Bloco de texto:
++++
"Se quiser evitar guerras, você deve ter um filho da puta como secretário de Estado." A frase, dita ao podcast Self Centered, é do embaixador americano Richard Grenell. No fim de 2024, ele tentava convencer o recém-eleito presidente dos Estados Unidos, Donald Trump, de que era o candidato mais qualificado para comandar o Departamento de Estado, o órgão diplomático de Washington.
Por "filho da puta", Grenell descrevia um negociador realista e desapegado de valores morais, pronto a apertar a mão de qualquer pessoa que pudesse oferecer altos ganhos aos EUA por baixo ou nenhum custo. Com frequência, porém, em 2025, o xingamento passou a ser usado contra Grenell por críticos republicanos que o veem disposto a rifar os interesses mais profundos da base eleitoral trumpista em acordos com adversários, como o venezuelano Nicolás Maduro e, agora, o presidente brasileiro Luiz Inácio Lula da Silva.
Republicano histórico e leal expoente Maga ("make America great again", ou "faça os EUA grandes de novo", o movimento trumpista) desde o primeiro mandato de Trump, Grenell perdeu o cargo de secretário de Estado para Marco Rubio, senador republicano pela Flórida que chegou a concorrer contra Trump nas primárias republicanas em 2016 e, atualmente, tenta se cacifar como seu sucessor, em 2028.
++++
Alguns dados
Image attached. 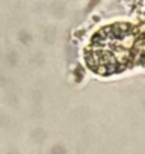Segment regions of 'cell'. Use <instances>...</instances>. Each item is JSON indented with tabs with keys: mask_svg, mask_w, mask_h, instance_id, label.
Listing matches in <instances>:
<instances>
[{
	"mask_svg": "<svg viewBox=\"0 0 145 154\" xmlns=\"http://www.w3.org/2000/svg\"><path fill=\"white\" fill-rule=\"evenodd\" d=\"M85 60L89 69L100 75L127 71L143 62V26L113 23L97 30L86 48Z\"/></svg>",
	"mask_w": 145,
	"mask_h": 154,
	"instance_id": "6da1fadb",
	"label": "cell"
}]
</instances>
++++
Tarefas a cumprir:
1. No texto sobre Richard Grenell, quem ficou com o cargo de secretário de Estado que ele pretendia ocupar?
2. Transcreva, sem alterações, o trecho do texto sobre Richard Grenell que começa em "Republicano histórico e" e termina em "sucessor, em 2028.".

Soluções:
1. Marco Rubio, senador republicano pela Flórida.

2.
Republicano histórico e leal expoente Maga ("make America great again", ou "faça os EUA grandes de novo", o movimento trumpista) desde o primeiro mandato de Trump, Grenell perdeu o cargo de secretário de Estado para Marco Rubio, senador republicano pela Flórida que chegou a concorrer contra Trump nas primárias republicanas em 2016 e, atualmente, tenta se cacifar como seu sucessor, em 2028.